“I was watchin’ his pocket,” interrupted Jim. “I could ’a’ jumped on him afore he got his gun out.”

“Yes,” replied the sheriff, smiling, “and my deputy was in the clothes-press, in case of a row. You might run up and tell him the coast’s clear. Bet he’s about frozen.”

“Now, that’s one on me, Scotty—”

“Oh, it was a bluff, and Fisty didn’t have the nerve to call it.”

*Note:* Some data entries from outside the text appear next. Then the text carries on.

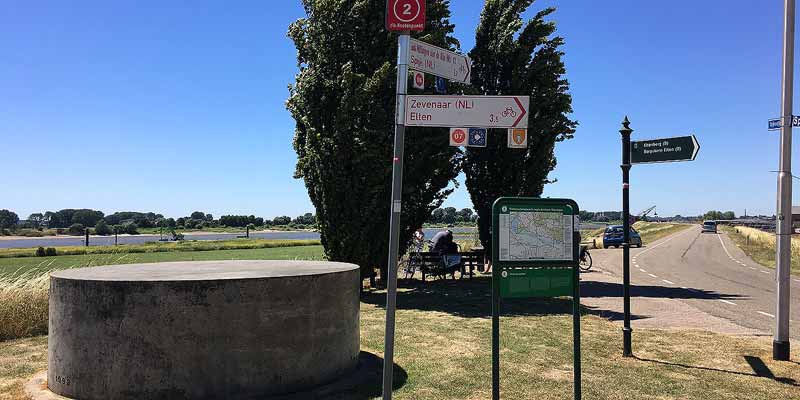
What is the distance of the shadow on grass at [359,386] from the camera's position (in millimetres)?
5234

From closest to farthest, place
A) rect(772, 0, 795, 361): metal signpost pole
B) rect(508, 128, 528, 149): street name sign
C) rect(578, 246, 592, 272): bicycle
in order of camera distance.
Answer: rect(508, 128, 528, 149): street name sign < rect(772, 0, 795, 361): metal signpost pole < rect(578, 246, 592, 272): bicycle

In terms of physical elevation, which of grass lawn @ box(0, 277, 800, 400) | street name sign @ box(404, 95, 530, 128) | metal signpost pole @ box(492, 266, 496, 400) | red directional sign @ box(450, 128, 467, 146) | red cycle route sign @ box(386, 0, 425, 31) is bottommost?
grass lawn @ box(0, 277, 800, 400)

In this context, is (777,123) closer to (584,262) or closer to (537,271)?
(537,271)

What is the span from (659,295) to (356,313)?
35.0 ft

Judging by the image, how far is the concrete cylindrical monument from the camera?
493cm

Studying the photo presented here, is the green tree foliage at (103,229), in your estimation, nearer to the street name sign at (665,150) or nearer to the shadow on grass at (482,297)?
the shadow on grass at (482,297)

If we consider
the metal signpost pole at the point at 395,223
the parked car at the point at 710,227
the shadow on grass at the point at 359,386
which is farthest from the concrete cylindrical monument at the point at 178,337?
the parked car at the point at 710,227

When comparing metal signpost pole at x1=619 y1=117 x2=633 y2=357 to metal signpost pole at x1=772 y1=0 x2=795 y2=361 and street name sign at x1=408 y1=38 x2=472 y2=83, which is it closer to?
metal signpost pole at x1=772 y1=0 x2=795 y2=361

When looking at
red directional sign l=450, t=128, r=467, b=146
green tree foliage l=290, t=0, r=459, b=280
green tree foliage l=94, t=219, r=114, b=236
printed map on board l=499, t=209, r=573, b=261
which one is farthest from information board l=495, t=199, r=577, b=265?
green tree foliage l=94, t=219, r=114, b=236

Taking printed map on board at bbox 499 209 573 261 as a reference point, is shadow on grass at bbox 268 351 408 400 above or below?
below

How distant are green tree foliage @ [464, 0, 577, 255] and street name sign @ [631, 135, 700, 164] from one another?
10082 millimetres

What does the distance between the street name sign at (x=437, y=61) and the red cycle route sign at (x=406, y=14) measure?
131mm

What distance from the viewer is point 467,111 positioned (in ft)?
15.1

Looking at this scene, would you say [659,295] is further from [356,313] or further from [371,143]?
[356,313]
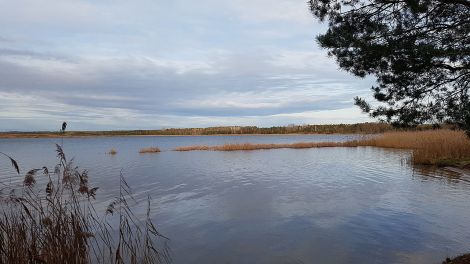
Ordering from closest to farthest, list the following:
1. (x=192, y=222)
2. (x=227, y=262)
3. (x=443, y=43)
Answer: (x=443, y=43)
(x=227, y=262)
(x=192, y=222)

“I wasn’t meaning that.” Curious Jim drew himself up impressively. “I ain’t no constable or sheriff or detective, and I reckon I’m sort of a joke to some folks, but Dave Ross is a friend of mine. Reckon you know ’most everything what’s goin’ on, but you don’t know Dave Ross paid fur my doctorin’ when I had the ammonia,—advancin’ the money out of my pay as is comin’ fur next year,—and I reckon you’re thinkin’ I’d be proud-like to be the hull works at Fisty’s trial,—but thar’s where you’re wrong. All I want to do is to git Fisty where he can’t do no more shootin’, and if Fisty had ’a’ come at Ross a’ter he was married to Swickey Avery, by God! Scotty, I’d have plugged him m’self!”

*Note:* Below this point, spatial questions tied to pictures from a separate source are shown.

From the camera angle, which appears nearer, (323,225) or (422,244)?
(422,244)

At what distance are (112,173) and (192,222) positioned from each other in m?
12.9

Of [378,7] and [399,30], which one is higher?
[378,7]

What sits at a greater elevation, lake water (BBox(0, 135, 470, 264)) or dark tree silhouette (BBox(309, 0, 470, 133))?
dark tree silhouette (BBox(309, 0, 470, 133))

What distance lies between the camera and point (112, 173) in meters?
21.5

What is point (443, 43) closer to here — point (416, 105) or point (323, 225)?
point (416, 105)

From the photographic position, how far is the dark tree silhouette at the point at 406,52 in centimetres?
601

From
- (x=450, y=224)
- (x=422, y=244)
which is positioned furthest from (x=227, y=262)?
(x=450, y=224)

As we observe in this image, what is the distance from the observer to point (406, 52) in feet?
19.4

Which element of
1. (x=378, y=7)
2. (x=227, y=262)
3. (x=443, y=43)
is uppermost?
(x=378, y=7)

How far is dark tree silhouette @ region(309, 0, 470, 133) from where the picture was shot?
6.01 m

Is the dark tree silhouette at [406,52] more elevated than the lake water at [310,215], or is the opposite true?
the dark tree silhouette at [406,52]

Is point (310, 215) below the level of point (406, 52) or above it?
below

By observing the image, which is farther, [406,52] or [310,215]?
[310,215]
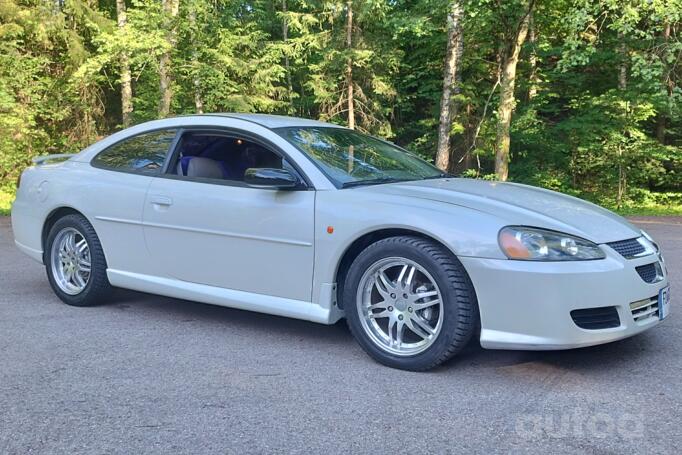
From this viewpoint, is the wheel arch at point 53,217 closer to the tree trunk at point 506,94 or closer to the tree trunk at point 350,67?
the tree trunk at point 506,94

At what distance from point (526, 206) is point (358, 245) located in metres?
1.05

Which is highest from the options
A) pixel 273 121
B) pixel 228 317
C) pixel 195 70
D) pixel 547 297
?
pixel 195 70

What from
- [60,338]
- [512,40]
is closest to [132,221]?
[60,338]

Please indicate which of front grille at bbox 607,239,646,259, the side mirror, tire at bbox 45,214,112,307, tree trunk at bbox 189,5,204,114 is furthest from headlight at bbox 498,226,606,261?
tree trunk at bbox 189,5,204,114

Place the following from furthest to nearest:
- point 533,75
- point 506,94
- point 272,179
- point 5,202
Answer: point 533,75
point 5,202
point 506,94
point 272,179

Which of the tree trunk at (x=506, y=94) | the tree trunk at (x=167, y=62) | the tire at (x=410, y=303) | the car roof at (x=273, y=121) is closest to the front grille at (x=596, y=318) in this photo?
the tire at (x=410, y=303)

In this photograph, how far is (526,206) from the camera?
3748 millimetres

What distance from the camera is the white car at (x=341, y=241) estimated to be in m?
3.37

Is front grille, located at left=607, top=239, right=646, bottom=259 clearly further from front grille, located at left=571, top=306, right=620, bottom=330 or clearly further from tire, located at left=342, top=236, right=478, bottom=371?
tire, located at left=342, top=236, right=478, bottom=371

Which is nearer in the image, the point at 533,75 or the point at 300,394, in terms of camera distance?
the point at 300,394

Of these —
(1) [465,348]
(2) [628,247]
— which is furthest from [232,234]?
(2) [628,247]

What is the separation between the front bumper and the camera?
328cm

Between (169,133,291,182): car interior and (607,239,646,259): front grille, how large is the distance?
2.34 metres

“Shake!” said the sheriff, extending his hand.

A slow smile came to Cameron’s lean features as he pump-handled the extended “arm of the law” vigorously.

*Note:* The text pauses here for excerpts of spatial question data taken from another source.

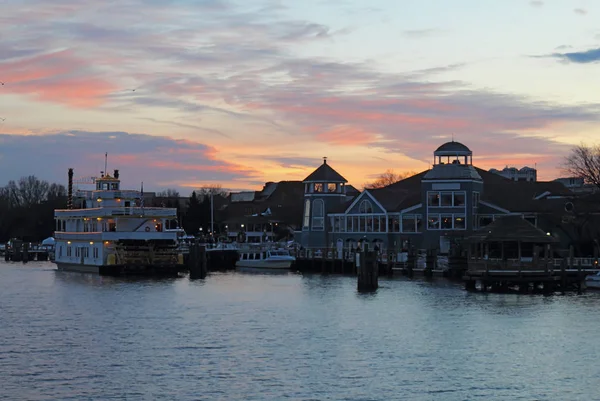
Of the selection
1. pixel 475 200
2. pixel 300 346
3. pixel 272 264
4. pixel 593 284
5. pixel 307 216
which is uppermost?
pixel 475 200

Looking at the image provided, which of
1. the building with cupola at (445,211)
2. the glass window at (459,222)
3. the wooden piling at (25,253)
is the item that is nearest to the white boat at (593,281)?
the building with cupola at (445,211)

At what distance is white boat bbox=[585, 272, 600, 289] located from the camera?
6625 cm

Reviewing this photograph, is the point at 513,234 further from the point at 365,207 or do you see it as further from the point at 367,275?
the point at 365,207

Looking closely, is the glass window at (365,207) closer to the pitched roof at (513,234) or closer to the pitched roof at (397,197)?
the pitched roof at (397,197)

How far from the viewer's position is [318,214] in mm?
107688

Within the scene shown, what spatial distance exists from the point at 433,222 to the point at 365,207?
9.76m

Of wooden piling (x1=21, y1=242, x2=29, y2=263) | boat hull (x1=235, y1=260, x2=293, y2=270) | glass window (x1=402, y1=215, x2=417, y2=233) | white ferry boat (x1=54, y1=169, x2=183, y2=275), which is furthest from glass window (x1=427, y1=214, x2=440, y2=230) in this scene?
wooden piling (x1=21, y1=242, x2=29, y2=263)

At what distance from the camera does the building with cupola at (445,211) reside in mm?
91125

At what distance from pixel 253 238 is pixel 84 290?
87.4 m

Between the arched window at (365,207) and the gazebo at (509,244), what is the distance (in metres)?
27.2

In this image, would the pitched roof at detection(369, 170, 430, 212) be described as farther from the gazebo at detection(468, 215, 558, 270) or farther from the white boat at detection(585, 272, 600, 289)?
the white boat at detection(585, 272, 600, 289)

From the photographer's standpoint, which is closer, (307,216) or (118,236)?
(118,236)

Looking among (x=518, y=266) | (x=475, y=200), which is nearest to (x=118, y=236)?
(x=475, y=200)

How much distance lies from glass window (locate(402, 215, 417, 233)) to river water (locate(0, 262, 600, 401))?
2975 cm
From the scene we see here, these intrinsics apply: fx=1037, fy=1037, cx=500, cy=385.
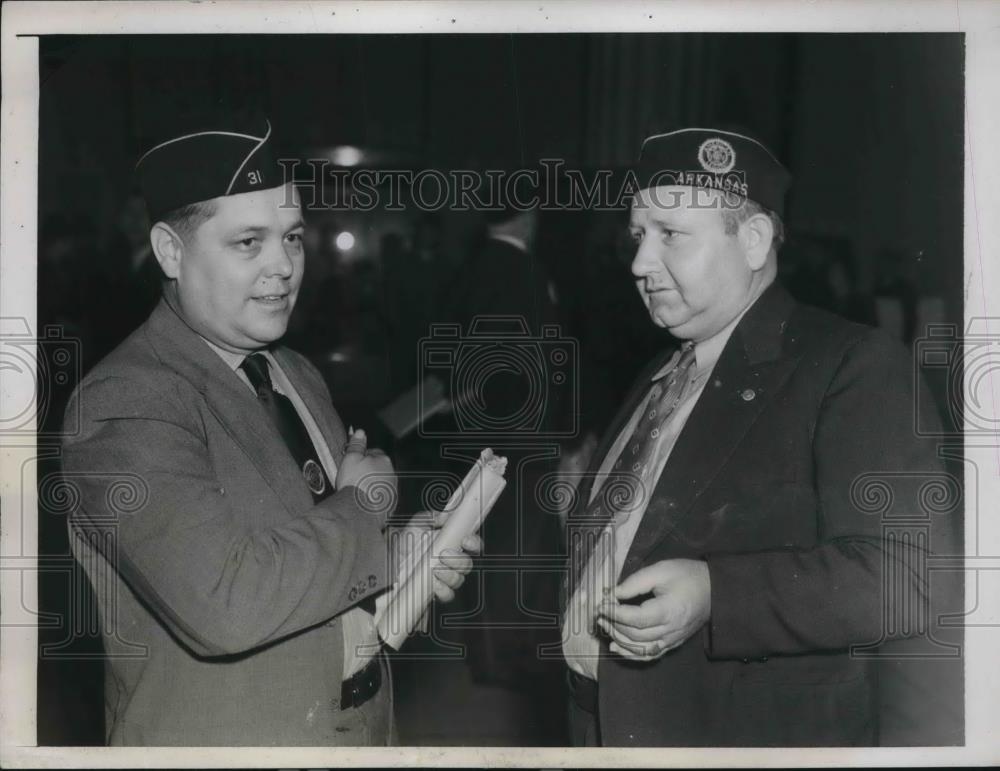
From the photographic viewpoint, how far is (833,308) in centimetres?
269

Then he turned and climbed the hotel steps, whistling like a schoolboy.

CHAPTER XXXII—HOSS AVERY’S TRIBUTE

Flitting whitethroats and chewinks shot in and out of the sun-patches of the May woods, and a hen-partridge stood stiffly on the end of a log, clucking to the young brood that scurried through the ferns, as David, pausing frequently as though looking for some one, came down the trail from the three cabins.